Cancel the budget until we get more clarity on Brexit
Chris Johns: The banking crisis reminds us how ‘events’ disrupt even the best-laid plans
What should the Government do, particularly in the context of the budget? Photograph: Alan Betson
How should the Government prepare for Brexit? With the budget now a matter of days away, it is only to be expected to hear calls for the Irish economy to be “Brexit-proofed”. As we celebrate – I use that word carefully – the 10th anniversary of the bank guarantee, we are reminded of the capacity for “events” to disrupt even the best-laid plans and devastate a seemingly fast-growing economy.
We know another big event is coming, so it would be reasonable to suggest that we should get ready for it as best we can. Whether or not we could have foreseen and prepared for our own version of the financial crisis is now mostly a matter for historians. To repeat: this time we know, for sure, that something very big is about to happen, something that is bound to have economic, political and social consequences, potentially large and profound ones. Maybe even catastrophic. What should be done now in anticipation of all of this?
It would help if we knew a few of the details. Beyond vague generalisations – something big is coming our way – it is an extraordinary fact that we cannot say much else. With six months to go, negotiations between the EU and the UK are at an apparent impasse with the probability of no deal at an uncomfortably high level.
What do we know? There are three important documents either in the public domain or being negotiated (with each draft instantly leaked – that’s another extraordinary aspect of the Brexit circus). First, there is the infamous Chequers white paper: Theresa May’s vision what the post-Brexit world will look like. The only person who seems to like these proposals is the British prime minister. Second, there is the withdrawal agreement, a legally binding text that essentially is about how we get from here to transition. This is mostly agreed, apart from the rather large problem of the Irish Border. Third there is the political declaration, an aspirational rather than legally binding text, that it is hoped will contain enough waffle to enable Theresa May to get the withdrawal agreement through British parliament.
The real negotiations
There are many rows being had about the three documents, not least the extent to which the contents of the Chequers white paper and the political declaration relate to each other. Hopes for a deal mostly rest on the latter being vague enough – papering over the fact that Chequers is a non-starter – such that the negotiations can start all over again once we get to the transition phase after Brexit on March 29th next.
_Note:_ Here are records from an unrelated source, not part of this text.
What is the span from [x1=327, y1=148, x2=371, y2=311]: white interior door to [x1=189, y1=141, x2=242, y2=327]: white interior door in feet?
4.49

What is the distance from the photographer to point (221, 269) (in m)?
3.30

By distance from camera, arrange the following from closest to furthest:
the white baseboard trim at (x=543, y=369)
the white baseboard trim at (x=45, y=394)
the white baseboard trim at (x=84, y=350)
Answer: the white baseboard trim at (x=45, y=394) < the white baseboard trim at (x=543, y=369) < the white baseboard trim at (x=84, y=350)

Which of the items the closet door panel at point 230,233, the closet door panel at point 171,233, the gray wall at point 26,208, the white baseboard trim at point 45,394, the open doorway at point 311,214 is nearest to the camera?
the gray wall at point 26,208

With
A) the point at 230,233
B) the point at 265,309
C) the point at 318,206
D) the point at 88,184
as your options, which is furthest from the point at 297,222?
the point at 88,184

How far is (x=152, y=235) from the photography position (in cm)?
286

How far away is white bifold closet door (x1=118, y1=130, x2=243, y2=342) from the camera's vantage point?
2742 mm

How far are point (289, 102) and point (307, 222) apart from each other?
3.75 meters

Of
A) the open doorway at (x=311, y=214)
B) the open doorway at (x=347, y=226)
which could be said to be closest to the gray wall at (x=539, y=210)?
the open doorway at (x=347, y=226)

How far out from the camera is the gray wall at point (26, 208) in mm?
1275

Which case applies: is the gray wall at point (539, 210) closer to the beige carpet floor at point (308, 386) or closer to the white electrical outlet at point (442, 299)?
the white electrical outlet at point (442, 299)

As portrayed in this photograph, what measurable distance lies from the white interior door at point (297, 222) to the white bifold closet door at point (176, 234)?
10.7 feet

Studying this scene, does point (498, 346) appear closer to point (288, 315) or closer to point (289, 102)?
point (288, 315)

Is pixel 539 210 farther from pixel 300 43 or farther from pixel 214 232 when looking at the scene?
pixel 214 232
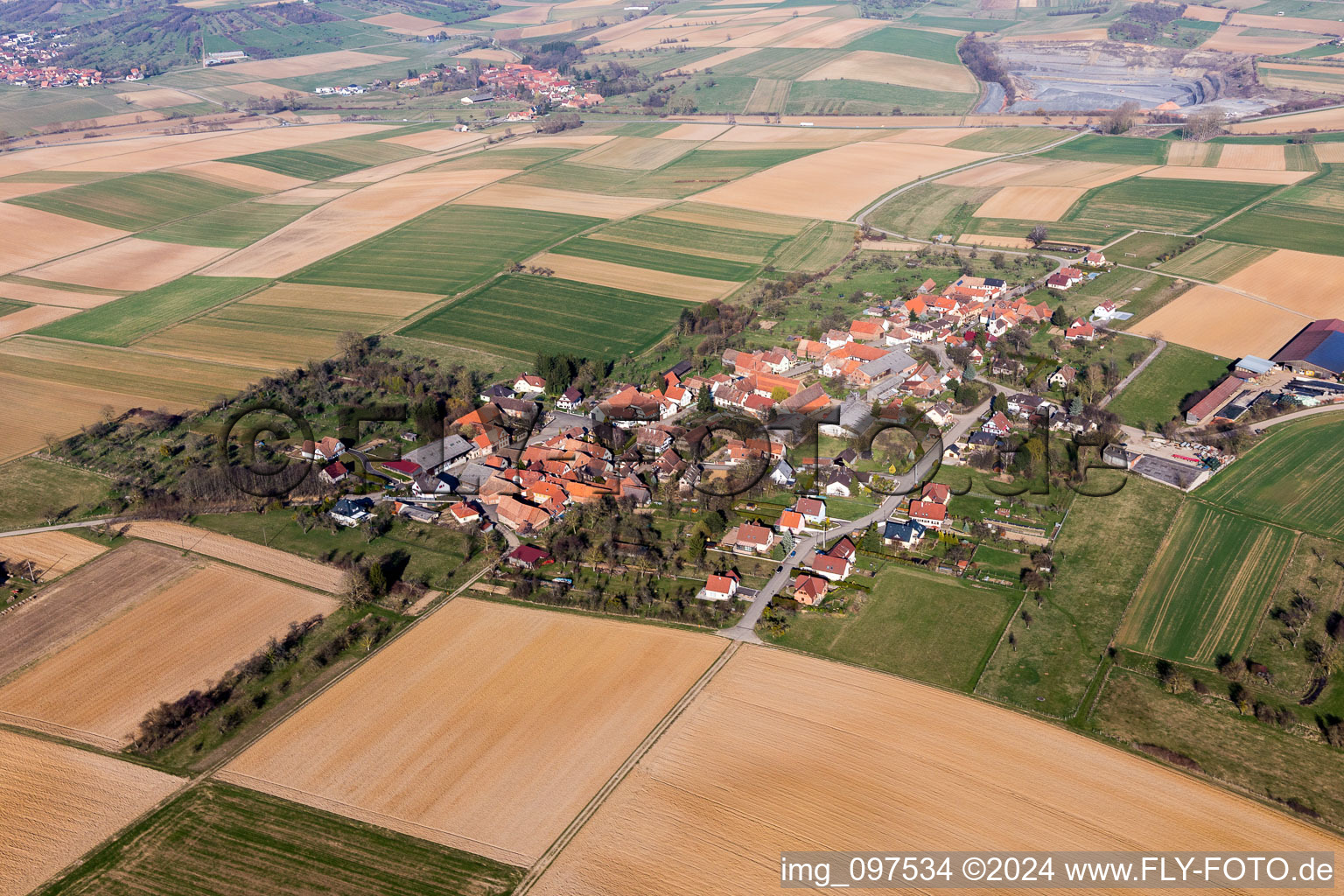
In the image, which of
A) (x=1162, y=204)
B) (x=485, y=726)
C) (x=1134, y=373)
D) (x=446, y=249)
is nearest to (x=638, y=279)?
(x=446, y=249)

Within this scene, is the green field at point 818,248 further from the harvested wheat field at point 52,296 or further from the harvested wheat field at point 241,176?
the harvested wheat field at point 241,176

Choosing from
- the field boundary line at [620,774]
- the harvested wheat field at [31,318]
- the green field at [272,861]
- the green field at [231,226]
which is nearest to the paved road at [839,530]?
the field boundary line at [620,774]

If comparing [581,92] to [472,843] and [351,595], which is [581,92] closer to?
[351,595]

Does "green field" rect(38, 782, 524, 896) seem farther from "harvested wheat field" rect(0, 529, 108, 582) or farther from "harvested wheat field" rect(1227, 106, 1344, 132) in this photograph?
"harvested wheat field" rect(1227, 106, 1344, 132)

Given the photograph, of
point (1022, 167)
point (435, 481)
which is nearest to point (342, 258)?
point (435, 481)

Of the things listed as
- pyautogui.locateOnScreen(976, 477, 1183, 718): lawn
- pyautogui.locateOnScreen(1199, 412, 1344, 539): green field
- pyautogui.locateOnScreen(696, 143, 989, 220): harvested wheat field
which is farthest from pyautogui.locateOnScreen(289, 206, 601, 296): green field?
pyautogui.locateOnScreen(1199, 412, 1344, 539): green field

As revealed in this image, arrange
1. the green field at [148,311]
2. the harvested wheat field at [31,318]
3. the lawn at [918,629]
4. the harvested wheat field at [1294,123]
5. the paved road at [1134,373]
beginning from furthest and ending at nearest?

All of this is about mind-numbing detail. So if you don’t like detail you have already switched off. But it is the job of politicians to pay attention to details. Boris Johnson now says he made a mistake signing up to the Border backstop when he was a cabinet minister, and that the UK government, of which he was a part, should have made more efforts to prepare for Brexit. There is a terrific YouTube video link of him being interviewed last week by Robert Peston of ITV about supply chains and just-in-time inventory management. Peston’s slightly hysterical laughter at Johnson’s answers is instructive. Johnson is now in the vanguard of a push for a “Canada-plus” deal that ignores the Border question and a thousand other details.
Ignoring Johnson’s counterproposal, Theresa May says that the only choice is now between Chequers and no deal. Pure logic dictates that this means no deal. That’s the potentially catastrophic outcome for Ireland. A pure no-deal scenario is the one where planes don’t fly, financial derivative trading jams up, medicine imports are severely curtailed and southeast England becomes a lorry park. So a pure no deal is impossible: various mini-deals, all last minute, will have to be agreed to enable the planes to stay in the air.
Pragmatists (hopeless optimists?) observe that the UK government is split between two extreme views: Brexit in name only, or the Johnson option. The middle ground, Chequers, has only one supporter: the prime minister. The only hope, therefore, is that, as both extremes hate the white paper, it is the only chance of compromise. We can only shake our heads in wonder.
The upshot of all this is that right now we know next to nothing about the likely shape and impact of Brexit. We remain aware of impending big events but cannot describe them in any meaningful way. Which brings us back to the question: what should Irish Government do, particularly in the context of the budget?
It is, perhaps, a contradiction in terms to say that we can prepare for a surprise. A pragmatic suggestion might be to wait and see: react when we know more rather than jump at shadows now. At the same time, do what we can now to give us as much fiscal flexibility when we might need it. Brexit will either be bad or very bad for Ireland.
So my suggestion is this: cancel this year’s budget. Just let the current fiscal parameters – spending and tax – run as they are. Give the economy the stability it craves, the stability that could be so badly disturbed over the next few years by events. And then react as best we can.